The context file is created with user-only permissions where the operating
system supports POSIX modes. For ephemeral use, set both REAPERCI_URL and
REAPERCI_TOKEN; these override the saved context. REAPERCI_CONTEXT selects a
saved context without changing the default.
Resource commands
Commands emit structured JSON so humans, scripts, and agents see the same resource snapshots:
reaperci repos list
reaperci repos create demo --description "Demo service"
reaperci builds run demo --ref main
reaperci builds triage 42
reaperci caches list --repo demo
reaperci caches invalidate 7
reaperci previews list --repo demo --state active
reaperci previews close 12
reaperci deploys list --status pending_approval
reaperci deploys compare 18 --base 17
reaperci deploys promote 18 --environment production
reaperci deploys inspect 18
reaperci deploys rollback 18 --target-id 17 --confirm
reaperci servers create edge-1 --host edge.example.com --ssh-user deploy
reaperci runners list
reaperci runners update run_abc --enabled true --concurrency 2
reaperci usage get --period-start 2026-07-01T00:00:00Z --period-end 2026-08-01T00:00:00Z
reaperci environments list
reaperci audit list --actor-type service_account
Complex deployment requests accept a JSON object from a file or standard input:
reaperci deploys request --file deployment.json
The one-call build triage response includes the failed step, exit code, last 100 log lines, pipeline snapshot, commit, last green build, and a diff from that last green commit when the repository data is available.

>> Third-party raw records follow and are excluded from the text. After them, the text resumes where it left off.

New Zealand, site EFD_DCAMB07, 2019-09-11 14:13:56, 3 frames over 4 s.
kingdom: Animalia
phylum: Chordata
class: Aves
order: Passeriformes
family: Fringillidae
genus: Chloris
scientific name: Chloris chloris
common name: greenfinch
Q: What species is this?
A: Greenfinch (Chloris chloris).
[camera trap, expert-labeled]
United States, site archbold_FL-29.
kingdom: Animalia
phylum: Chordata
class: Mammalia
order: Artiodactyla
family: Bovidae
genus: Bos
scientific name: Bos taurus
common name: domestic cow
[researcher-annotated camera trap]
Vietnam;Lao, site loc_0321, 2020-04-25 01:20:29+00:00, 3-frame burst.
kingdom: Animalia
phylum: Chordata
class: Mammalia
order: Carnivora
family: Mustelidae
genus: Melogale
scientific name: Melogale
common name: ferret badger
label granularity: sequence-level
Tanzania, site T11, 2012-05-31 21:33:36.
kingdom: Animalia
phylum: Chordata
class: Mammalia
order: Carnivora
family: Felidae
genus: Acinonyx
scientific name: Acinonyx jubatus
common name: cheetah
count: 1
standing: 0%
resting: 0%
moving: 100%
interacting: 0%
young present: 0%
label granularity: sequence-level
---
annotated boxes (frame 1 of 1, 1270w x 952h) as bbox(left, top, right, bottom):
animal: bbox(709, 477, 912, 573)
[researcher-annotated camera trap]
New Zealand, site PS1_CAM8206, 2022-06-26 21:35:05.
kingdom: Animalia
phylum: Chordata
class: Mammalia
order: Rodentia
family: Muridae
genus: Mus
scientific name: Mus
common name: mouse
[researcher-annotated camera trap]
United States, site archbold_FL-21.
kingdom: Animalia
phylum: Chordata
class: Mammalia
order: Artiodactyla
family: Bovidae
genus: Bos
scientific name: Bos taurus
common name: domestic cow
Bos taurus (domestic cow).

deploys inspect refreshes desired-versus-observed Docker or Compose state and
returns both the inspection time and last-known-live-state time. Rollback is
deliberately two-step: review the deployment and previous successful image, then
pass the reviewed --target-id with --confirm. The REST API and MCP tool
enforce the same exact-target confirmation and reject it if the target changed.
MCP server
Start the stdio MCP server with the current context:
reaperci mcp serve
Configure an MCP client to launch that command, optionally supplying
REAPERCI_CONTEXT. The server exposes repository, build, cache, deployment,
server, runner, usage, environment, and audit tools. Every call goes through the public API, so token
scopes, service-account identity, and audit recording remain in force.
Agents can request production deployments but cannot bypass protected-environment
approval. The API rejects service-account approval attempts with
human_approval_required, even when that credential also carries the general
deployment approval scope. A signed-in human owner, admin, or operator must
approve the pending production deployment in the dashboard.
The MCP implementation uses the official Model Context Protocol Go SDK and the standard newline-delimited JSON-RPC stdio transport. Keep stdout reserved for MCP messages; diagnostics are written to stderr.